2.5 Decls&Defs: Data Types
-
Data types in C++ are declared, but never defined.
-
These are declarations:
typedef float Weight; typedef string* StringPointer; enum Colors {red, blue, green}; struct Money { int dollars; int cents; };
3 Dividing code into modules
Most of the source code files that make up a program are divided into modules consisting of a header file and a closely related compilation unit.
How do we divide up the declarations and definitions that make up a program into modules?
I usually focus on the headers first, then the compilation units. But in practice this is an iterative process, in which I make an initial division of the headers, look at what that does to the compilation units, modify the headers, look at what that changes the compilation units, etc.
Dividing up the headers:
-
Headers can only contain declarations – no definitions.
-
Headers are for sharing – if a declaration is only used in one module, it doesn’t need to be in a header. It can be hidden inside the compilation unit, thus reducing some potential coupling.
-
Start by identifying declarations of types, variables & constants, and functions that relate to a common “theme”.
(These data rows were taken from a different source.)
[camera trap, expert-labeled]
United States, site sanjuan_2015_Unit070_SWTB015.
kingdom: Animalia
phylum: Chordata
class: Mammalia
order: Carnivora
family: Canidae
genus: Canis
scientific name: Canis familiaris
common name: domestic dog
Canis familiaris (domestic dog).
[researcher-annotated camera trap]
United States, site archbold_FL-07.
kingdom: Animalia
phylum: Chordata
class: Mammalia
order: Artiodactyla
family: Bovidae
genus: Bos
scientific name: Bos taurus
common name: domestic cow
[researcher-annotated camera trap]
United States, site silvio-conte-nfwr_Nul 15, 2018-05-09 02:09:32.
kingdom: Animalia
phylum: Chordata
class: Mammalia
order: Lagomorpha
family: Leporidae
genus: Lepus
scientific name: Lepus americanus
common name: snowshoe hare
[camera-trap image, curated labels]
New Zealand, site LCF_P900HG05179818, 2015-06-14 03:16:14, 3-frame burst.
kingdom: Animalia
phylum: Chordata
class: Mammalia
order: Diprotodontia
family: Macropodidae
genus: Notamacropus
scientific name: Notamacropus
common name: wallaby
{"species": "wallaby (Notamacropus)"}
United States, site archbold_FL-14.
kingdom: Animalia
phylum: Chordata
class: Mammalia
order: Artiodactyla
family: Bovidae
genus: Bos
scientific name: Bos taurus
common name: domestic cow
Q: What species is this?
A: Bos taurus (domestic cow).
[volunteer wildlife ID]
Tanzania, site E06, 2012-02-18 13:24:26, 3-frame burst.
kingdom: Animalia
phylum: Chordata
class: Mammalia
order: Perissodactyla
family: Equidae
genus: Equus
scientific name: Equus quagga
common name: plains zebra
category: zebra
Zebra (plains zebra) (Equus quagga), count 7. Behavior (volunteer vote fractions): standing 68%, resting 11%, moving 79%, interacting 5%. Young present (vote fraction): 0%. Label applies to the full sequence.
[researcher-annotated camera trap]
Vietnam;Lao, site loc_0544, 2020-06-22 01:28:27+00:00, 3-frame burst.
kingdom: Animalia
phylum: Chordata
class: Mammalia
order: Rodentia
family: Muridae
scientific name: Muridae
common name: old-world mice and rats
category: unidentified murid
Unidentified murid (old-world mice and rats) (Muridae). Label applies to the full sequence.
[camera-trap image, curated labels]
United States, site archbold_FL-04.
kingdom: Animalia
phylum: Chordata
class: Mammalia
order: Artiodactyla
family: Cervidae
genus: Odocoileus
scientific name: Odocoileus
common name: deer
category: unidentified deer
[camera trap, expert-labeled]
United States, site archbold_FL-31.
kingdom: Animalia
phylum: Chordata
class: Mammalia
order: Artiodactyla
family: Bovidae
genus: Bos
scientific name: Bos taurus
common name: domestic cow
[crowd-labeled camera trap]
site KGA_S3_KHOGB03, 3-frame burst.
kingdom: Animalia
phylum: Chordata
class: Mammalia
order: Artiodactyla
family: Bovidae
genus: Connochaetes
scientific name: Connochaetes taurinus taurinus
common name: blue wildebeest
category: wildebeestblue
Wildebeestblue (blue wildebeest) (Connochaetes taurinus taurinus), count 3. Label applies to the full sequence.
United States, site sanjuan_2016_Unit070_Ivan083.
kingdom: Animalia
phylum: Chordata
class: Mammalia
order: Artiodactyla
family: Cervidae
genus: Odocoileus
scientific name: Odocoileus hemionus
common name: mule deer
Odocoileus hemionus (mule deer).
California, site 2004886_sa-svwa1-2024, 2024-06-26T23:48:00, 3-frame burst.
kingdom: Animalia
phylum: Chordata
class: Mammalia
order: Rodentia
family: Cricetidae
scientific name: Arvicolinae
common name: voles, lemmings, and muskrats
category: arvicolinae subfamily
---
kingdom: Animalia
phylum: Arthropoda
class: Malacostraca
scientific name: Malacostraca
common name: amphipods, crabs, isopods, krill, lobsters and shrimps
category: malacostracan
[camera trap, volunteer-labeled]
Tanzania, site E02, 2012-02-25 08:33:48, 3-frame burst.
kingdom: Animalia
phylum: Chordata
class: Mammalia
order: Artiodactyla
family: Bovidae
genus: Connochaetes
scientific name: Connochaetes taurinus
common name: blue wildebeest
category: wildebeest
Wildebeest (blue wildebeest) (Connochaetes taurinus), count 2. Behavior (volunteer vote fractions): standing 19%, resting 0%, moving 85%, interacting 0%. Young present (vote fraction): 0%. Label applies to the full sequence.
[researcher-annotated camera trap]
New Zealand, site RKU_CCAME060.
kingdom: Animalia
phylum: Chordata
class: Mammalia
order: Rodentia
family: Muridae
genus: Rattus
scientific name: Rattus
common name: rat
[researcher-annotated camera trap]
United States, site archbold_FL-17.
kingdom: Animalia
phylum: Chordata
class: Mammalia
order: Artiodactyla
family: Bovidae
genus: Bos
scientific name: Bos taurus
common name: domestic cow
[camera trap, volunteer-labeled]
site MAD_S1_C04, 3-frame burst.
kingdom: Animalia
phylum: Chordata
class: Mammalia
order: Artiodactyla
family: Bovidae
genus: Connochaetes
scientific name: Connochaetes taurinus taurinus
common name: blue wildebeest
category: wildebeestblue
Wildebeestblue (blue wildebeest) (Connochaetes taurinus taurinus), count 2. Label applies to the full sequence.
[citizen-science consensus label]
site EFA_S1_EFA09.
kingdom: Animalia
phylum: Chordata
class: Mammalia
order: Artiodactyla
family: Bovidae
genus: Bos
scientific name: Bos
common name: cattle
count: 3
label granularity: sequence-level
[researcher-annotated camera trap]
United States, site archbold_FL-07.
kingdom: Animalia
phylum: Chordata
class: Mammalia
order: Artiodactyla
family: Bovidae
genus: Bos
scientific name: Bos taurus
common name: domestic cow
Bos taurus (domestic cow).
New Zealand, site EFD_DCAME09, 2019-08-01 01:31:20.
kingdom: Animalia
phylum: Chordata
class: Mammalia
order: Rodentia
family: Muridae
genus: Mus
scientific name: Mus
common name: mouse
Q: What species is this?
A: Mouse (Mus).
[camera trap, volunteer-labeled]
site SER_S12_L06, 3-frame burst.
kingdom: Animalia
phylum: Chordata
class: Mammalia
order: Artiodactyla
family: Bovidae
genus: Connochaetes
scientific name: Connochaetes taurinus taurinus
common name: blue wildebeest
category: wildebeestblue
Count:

Often the theme is “here’s a structured data type and all of the functions that manipulate it”.
-
Create a module for each such “theme”. Begin by collecting the declarations related to that theme into a single header file.
-
Pair up compilation units with the header files
-
Usually these will have matching names. If we had decided to have a “time” module with a header named
time.h
, I would add a compilation unittime.cpp
. -
The compilation unit provide definitions for each declaration in the header that is it paired with.
-
-
Now look for things that can be improved, e.g.,
-
Are there declarations in a header that are only used from within its own compilation unit? Hide them within the compilation unit.
-
Does a compilation unit try to use a symbol from another module that isn’t in a header? Move the symbol declaration into the header?
-
Do you have circular dependencies where header file 1
#include
s header file 2 that#include
s header file 1? Try to simplify by moving things around of maybe dividing one of those modules into two pieces, only one of which is needed by the other.
-
Dividing a program into modules is something of an art, and takes practice. Experience in reading other people’s code and seeing how they divided things up is useful.
In CS250, you will be introduced to the idea of an “abstract data type”, which is a powerful organizing principle for achieving well-designed modules.